#### What is expected
Locate each line in the records below that contains the word "much", and copy those lines out in full.

-- START OF Data lines --

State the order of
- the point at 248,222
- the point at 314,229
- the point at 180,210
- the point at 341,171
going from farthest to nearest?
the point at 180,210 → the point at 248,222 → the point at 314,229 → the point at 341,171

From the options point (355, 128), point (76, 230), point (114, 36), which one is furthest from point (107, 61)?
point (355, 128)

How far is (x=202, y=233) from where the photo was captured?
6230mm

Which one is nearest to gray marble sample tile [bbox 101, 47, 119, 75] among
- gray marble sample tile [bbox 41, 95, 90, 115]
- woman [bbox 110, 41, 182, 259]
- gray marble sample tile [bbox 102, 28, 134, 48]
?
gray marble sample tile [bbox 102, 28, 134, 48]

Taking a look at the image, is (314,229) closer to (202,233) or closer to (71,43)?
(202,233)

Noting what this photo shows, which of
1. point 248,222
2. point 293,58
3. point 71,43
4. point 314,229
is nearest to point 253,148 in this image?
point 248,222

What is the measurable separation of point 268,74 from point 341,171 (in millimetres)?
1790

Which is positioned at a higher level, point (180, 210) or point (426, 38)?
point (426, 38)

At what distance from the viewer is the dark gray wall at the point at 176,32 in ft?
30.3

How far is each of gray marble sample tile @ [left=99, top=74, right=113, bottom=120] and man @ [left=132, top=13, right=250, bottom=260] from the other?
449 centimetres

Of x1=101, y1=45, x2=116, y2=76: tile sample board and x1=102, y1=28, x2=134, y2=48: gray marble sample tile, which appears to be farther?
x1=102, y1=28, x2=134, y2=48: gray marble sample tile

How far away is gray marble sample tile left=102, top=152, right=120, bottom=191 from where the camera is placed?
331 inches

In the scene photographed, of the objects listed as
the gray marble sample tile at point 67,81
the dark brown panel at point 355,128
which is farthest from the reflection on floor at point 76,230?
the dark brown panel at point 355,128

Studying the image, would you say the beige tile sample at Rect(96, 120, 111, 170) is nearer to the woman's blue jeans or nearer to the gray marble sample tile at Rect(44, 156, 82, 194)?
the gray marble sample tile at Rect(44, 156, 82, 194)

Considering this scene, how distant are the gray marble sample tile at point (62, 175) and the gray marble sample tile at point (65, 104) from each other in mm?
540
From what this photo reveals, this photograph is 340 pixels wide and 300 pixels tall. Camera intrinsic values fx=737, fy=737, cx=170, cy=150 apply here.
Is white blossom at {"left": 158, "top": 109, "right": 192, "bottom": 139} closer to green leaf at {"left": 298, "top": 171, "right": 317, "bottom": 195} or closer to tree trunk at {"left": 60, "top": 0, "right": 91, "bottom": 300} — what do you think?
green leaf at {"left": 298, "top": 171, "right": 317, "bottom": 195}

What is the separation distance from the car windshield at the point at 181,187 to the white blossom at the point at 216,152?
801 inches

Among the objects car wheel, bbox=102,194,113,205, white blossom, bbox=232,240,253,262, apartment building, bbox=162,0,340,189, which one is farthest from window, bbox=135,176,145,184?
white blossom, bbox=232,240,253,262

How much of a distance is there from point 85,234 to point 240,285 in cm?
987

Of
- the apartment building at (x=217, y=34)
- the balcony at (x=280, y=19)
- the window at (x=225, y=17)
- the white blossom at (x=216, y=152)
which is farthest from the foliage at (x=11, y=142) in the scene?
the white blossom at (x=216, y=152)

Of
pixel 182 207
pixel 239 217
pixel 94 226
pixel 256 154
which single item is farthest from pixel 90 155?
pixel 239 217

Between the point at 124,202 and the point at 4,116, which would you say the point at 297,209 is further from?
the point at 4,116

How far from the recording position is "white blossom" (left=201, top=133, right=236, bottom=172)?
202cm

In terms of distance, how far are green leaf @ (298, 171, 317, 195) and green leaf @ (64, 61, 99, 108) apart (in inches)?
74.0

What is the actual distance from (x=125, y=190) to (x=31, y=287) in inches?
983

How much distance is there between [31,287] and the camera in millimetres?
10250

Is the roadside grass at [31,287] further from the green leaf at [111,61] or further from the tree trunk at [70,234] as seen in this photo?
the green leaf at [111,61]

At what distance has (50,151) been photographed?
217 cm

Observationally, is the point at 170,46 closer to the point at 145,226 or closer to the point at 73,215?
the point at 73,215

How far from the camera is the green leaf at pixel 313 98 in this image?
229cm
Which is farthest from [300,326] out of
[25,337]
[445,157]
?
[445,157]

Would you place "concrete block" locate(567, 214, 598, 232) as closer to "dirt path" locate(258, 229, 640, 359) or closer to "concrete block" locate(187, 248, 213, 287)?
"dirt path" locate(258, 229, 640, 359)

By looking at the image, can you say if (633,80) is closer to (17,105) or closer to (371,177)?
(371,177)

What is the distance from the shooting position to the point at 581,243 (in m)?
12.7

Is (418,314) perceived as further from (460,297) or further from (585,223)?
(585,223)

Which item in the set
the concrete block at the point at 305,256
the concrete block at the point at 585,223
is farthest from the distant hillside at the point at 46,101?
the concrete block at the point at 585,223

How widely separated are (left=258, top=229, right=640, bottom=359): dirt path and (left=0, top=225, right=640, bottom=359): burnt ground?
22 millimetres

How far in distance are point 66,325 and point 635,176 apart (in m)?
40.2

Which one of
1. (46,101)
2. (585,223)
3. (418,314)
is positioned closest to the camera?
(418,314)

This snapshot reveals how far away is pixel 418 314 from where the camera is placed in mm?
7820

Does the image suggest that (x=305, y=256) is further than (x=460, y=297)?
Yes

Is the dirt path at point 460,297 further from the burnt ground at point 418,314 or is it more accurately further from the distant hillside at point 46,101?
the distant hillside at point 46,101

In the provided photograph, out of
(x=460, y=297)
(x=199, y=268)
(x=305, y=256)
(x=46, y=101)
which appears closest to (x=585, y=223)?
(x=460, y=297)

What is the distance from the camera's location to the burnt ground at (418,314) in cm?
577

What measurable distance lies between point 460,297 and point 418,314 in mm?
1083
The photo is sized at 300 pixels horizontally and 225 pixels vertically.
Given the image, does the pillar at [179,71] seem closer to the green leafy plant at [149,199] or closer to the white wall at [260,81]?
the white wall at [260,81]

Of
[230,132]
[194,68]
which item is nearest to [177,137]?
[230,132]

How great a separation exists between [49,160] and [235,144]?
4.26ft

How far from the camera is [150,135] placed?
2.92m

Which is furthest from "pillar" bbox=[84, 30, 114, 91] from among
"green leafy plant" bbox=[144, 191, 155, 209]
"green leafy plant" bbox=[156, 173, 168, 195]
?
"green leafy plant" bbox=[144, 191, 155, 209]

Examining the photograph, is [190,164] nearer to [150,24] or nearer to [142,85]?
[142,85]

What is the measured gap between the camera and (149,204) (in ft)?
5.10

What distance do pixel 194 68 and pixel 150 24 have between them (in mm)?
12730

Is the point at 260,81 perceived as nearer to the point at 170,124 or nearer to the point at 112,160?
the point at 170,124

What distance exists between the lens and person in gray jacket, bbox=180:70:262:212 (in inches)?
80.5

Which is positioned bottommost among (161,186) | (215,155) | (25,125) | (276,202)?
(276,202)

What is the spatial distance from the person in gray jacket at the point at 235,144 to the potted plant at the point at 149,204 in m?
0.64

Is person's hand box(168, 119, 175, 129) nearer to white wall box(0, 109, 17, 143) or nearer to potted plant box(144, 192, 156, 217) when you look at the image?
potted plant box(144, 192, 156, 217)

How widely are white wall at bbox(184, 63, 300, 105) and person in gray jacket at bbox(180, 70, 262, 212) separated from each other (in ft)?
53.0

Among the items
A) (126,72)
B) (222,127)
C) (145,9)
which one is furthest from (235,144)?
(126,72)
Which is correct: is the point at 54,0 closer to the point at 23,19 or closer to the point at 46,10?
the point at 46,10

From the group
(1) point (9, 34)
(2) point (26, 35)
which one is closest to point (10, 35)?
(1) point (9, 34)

-- END OF Data lines --

#### Complete output
How much of a distance is there from point 85,234 to point 240,285 in cm?
How much distance is there between [31,287] and the camera in millimetres?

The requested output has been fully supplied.